Despite the efforts of a coalition of free-market supporters to persuade Senators to pass an amendment to the farm bill to reduce sugar subsidies, the Senate voted it down on Wednesday, 54-45. The coalition, including the Club for Growth, Americans for Prosperity, the Competitive Enterprise Institute, and Americans for Tax Reform, stated in a letter to senators that the present sugar subsidy program is nothing more than a cartel directed by the Department of Agriculture:
Under this program, the federal government makes all the decisions about supply and demand and pricing. It looks into its crystal ball and tells producers how much they can grow to meet users’ needs; it decides how much and when imports of sugar are needed; it determines the price that domestic sugar is sold.
And, when supply and demand are out of alignment, the sugar-for-ethanol program kicks in.
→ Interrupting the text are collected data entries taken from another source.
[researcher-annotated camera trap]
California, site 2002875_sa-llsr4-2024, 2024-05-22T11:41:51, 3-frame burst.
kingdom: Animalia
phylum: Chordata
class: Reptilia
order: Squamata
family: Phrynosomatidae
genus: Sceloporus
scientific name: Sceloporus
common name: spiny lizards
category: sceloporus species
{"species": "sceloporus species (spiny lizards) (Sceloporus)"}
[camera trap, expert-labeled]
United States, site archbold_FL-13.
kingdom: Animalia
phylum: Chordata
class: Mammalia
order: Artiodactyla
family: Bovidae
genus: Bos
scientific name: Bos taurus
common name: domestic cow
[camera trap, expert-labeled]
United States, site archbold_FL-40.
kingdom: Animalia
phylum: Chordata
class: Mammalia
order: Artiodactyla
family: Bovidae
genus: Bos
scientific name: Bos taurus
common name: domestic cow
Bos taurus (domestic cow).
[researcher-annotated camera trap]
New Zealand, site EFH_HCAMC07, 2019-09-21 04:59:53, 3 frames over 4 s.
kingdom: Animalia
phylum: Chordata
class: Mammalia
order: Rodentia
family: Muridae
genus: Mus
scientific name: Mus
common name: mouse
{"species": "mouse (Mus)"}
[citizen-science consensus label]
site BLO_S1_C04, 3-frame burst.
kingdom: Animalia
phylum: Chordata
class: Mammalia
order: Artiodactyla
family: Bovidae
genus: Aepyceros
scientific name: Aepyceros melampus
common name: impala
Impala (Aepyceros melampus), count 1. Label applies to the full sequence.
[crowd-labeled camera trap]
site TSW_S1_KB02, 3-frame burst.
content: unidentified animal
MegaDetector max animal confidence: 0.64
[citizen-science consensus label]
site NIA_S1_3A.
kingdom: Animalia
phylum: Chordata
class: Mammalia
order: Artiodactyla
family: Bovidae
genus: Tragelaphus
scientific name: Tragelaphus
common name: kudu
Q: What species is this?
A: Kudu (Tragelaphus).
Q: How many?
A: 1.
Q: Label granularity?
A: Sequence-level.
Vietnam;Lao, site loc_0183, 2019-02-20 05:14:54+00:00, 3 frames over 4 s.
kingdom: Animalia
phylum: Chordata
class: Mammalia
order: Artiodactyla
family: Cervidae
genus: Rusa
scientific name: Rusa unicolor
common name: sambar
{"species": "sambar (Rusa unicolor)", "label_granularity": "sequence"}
Because the free market isn't allowed to make these determinations, unelected bureaucrats, often influenced more by lobbyists than free-market principles, allocate quotas to the 5,000 sugar beet farms and 950 sugar cane farms in the United States. By limiting supply, the price of sugar predictably has historically been twice to three times higher in the United States than in the world markets. This costs the consumer in two ways: “Americans are hit with higher prices on a vast array of foodstuffs while at the same time shouldering the cost of a massive regulatory bureaucracy.”
Andrew Roth, writing for the Club for Growth, said:
The federal sugar program is a prime example of the federal government wrongly picking winners and losers in the private sector. It dislocates jobs, increases prices for consumers and businesses, and includes a protectionist quota that stifles freer trade.